— Begin —

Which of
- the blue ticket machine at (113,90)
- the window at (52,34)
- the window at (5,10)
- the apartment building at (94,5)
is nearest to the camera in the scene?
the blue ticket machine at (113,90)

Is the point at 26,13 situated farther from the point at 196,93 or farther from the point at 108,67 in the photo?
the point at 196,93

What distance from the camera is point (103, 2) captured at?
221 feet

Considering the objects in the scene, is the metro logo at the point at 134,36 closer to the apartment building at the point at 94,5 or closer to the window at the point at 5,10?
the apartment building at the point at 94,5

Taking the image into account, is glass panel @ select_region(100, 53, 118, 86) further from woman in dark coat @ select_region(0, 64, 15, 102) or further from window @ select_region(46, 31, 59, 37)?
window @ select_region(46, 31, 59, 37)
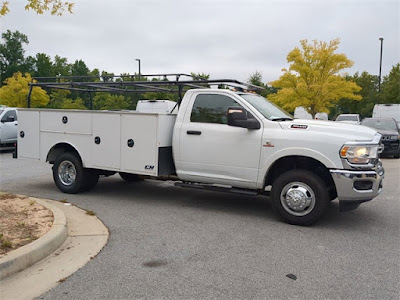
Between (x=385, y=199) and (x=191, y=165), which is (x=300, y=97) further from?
(x=191, y=165)

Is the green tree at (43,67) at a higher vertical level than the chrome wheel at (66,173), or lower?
higher

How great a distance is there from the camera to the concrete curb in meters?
3.82

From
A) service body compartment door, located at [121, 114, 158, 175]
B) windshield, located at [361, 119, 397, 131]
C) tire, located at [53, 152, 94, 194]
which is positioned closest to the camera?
service body compartment door, located at [121, 114, 158, 175]

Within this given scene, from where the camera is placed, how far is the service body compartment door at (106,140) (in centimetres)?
714

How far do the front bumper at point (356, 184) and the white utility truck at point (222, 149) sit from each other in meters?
0.01

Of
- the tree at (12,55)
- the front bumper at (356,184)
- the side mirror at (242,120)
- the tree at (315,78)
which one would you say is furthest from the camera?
the tree at (12,55)

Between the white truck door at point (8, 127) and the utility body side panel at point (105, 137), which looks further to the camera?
the white truck door at point (8, 127)

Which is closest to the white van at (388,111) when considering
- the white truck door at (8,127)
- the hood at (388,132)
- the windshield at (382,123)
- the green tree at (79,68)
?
the windshield at (382,123)

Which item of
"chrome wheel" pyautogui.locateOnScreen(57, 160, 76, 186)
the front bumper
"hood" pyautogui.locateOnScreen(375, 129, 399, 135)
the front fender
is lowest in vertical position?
"chrome wheel" pyautogui.locateOnScreen(57, 160, 76, 186)

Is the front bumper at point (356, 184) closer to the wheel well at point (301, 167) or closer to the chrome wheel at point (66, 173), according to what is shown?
the wheel well at point (301, 167)

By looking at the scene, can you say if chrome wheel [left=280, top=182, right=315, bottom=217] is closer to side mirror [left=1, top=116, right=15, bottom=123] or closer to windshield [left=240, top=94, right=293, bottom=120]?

— End —

Arrange every line of the records above as a JSON list of strings, one string per line, and skip the blank lines. Leave the pictures out of the list.

[
  "Which of",
  "- the blue ticket machine at (113,90)",
  "- the window at (52,34)",
  "- the window at (5,10)",
  "- the apartment building at (94,5)",
  "is nearest to the camera in the scene?",
  "the blue ticket machine at (113,90)",
  "Is the point at 26,13 situated farther from the point at 196,93 or farther from the point at 108,67 in the photo?",
  "the point at 196,93",
  "What distance from the camera is point (103, 2) captured at?",
  "221 feet",
  "Considering the objects in the scene, is the metro logo at the point at 134,36 closer to the apartment building at the point at 94,5 or closer to the window at the point at 5,10?",
  "the apartment building at the point at 94,5",
  "Taking the image into account, is glass panel @ select_region(100, 53, 118, 86) further from woman in dark coat @ select_region(0, 64, 15, 102) or further from window @ select_region(46, 31, 59, 37)?",
  "window @ select_region(46, 31, 59, 37)",
  "Between (x=385, y=199) and (x=191, y=165), which is (x=300, y=97) further from?",
  "(x=191, y=165)",
  "Is the green tree at (43,67) at a higher vertical level than the chrome wheel at (66,173), or lower?",
  "higher",
  "How great a distance is there from the camera to the concrete curb in meters?",
  "3.82",
  "From",
  "A) service body compartment door, located at [121, 114, 158, 175]",
  "B) windshield, located at [361, 119, 397, 131]",
  "C) tire, located at [53, 152, 94, 194]",
  "which is positioned closest to the camera?",
  "service body compartment door, located at [121, 114, 158, 175]",
  "Within this given scene, from where the camera is placed, how far is the service body compartment door at (106,140) (in centimetres)?",
  "714",
  "How far do the front bumper at point (356, 184) and the white utility truck at point (222, 149) sit from each other in meters?",
  "0.01",
  "Of",
  "- the tree at (12,55)",
  "- the front bumper at (356,184)",
  "- the side mirror at (242,120)",
  "- the tree at (315,78)",
  "which one would you say is furthest from the camera?",
  "the tree at (12,55)",
  "Between the white truck door at point (8, 127) and the utility body side panel at point (105, 137), which looks further to the camera?",
  "the white truck door at point (8, 127)",
  "Which is closest to the white van at (388,111) when considering",
  "- the white truck door at (8,127)",
  "- the hood at (388,132)",
  "- the windshield at (382,123)",
  "- the green tree at (79,68)",
  "?",
  "the windshield at (382,123)",
  "Which item of",
  "\"chrome wheel\" pyautogui.locateOnScreen(57, 160, 76, 186)",
  "the front bumper",
  "\"hood\" pyautogui.locateOnScreen(375, 129, 399, 135)",
  "the front fender",
  "is lowest in vertical position?",
  "\"chrome wheel\" pyautogui.locateOnScreen(57, 160, 76, 186)",
  "Is the front bumper at point (356, 184) closer to the wheel well at point (301, 167) or closer to the chrome wheel at point (66, 173), according to what is shown?",
  "the wheel well at point (301, 167)",
  "By looking at the scene, can you say if chrome wheel [left=280, top=182, right=315, bottom=217] is closer to side mirror [left=1, top=116, right=15, bottom=123] or closer to windshield [left=240, top=94, right=293, bottom=120]?"
]